This is my 20th year long distance commuting (100 mile typical workday round trip) in the SFBA on two wheels. The lanesplitting mileage is too nightmarish to contemplate. I racked up a half dozen pavement crashes in the hills, another half dozen in the AFM, but never went down in the commute meat grinder, knock on wood. Got tagged a few times, but not enough to bring me down. Crash bars, bark busters, and heavy boots FTW. Was involved in a glancing head-on with a drunk driver years ago, around a blind hairpin. She was completely on my side of the narrow non-divided mountain road. Hit the A pillar with my knee wrapped in Helimot leathers while on my KLR; limped away from it, and had a long painful ride home. That's become the weather knee.
Anyhow, at this point, riding is mostly a pain in the ass (or, rather, in the much abused spine). The romance of the thing left the building years ago. It feels like a dirty, dangerous job. I will probably stop street riding if and when I finally manage to alter the work situation such that I can stop commuting. I'd like to go back to riding trials, which is great family recreation, and is becoming apropos again now that my kid is 6 and growing quickly.
My reaction time, balance, stamina, nighttime vision, heck, everything has deteriorated considerably over the years. I don't want to be in the damned split any more than I have to (though I have to say, modulators help tremendously) and I really wonder if I'll manage to make it to "retirement". I'd better, for the kid's sake.

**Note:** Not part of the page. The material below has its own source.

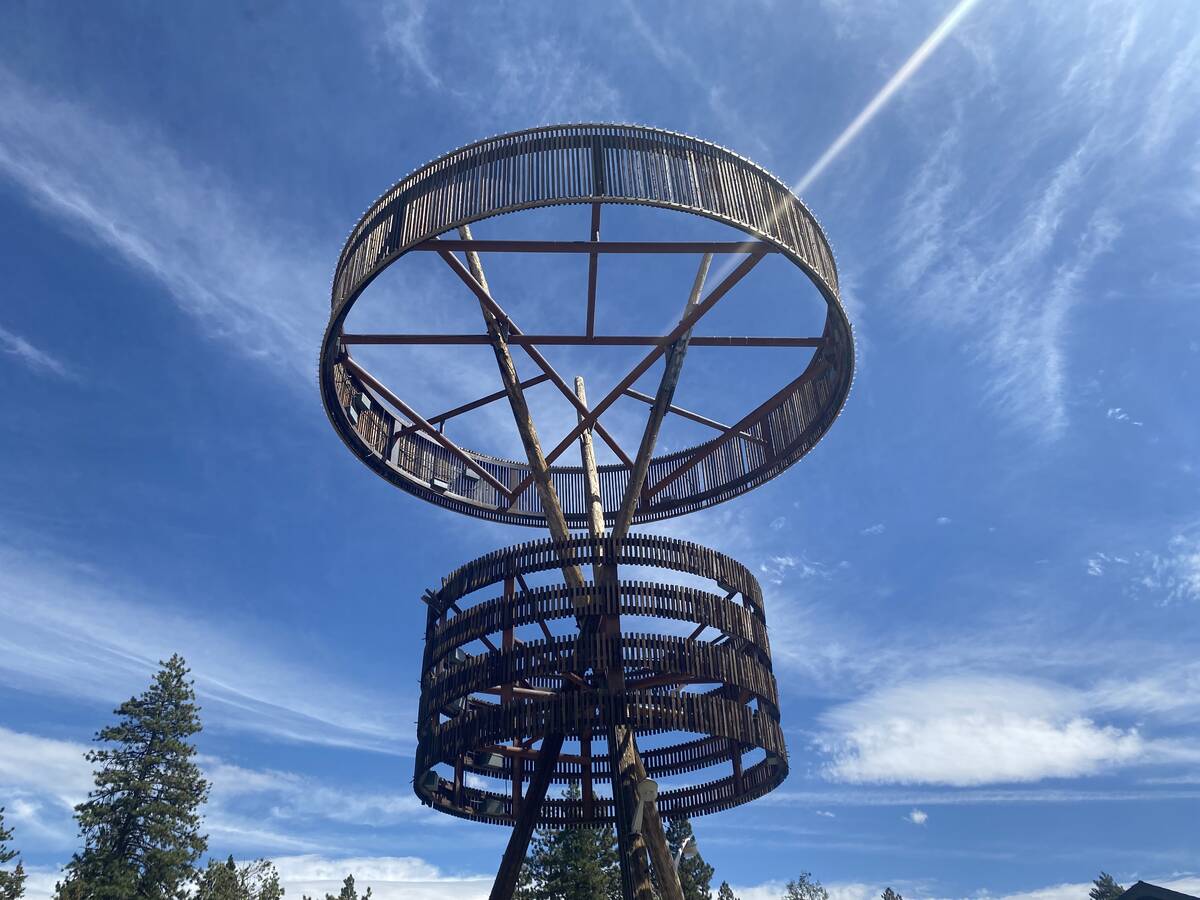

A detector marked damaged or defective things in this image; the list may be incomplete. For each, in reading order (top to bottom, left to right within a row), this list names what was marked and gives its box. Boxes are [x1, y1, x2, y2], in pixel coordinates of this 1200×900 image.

OP, was it you who said he hadn't crashed in the 40+ years riding? Not even as a young man? No sand or diesel anywhere, or slick chipseal on a stormy night? Remarkable, if so. I can't help but recall the image of the "You meet the nicest people on a Honda" advert, cardigan and penny loafer types puttering about at 20 mph. I suppose a thing like that would technically have to be called riding, though not with a capital R.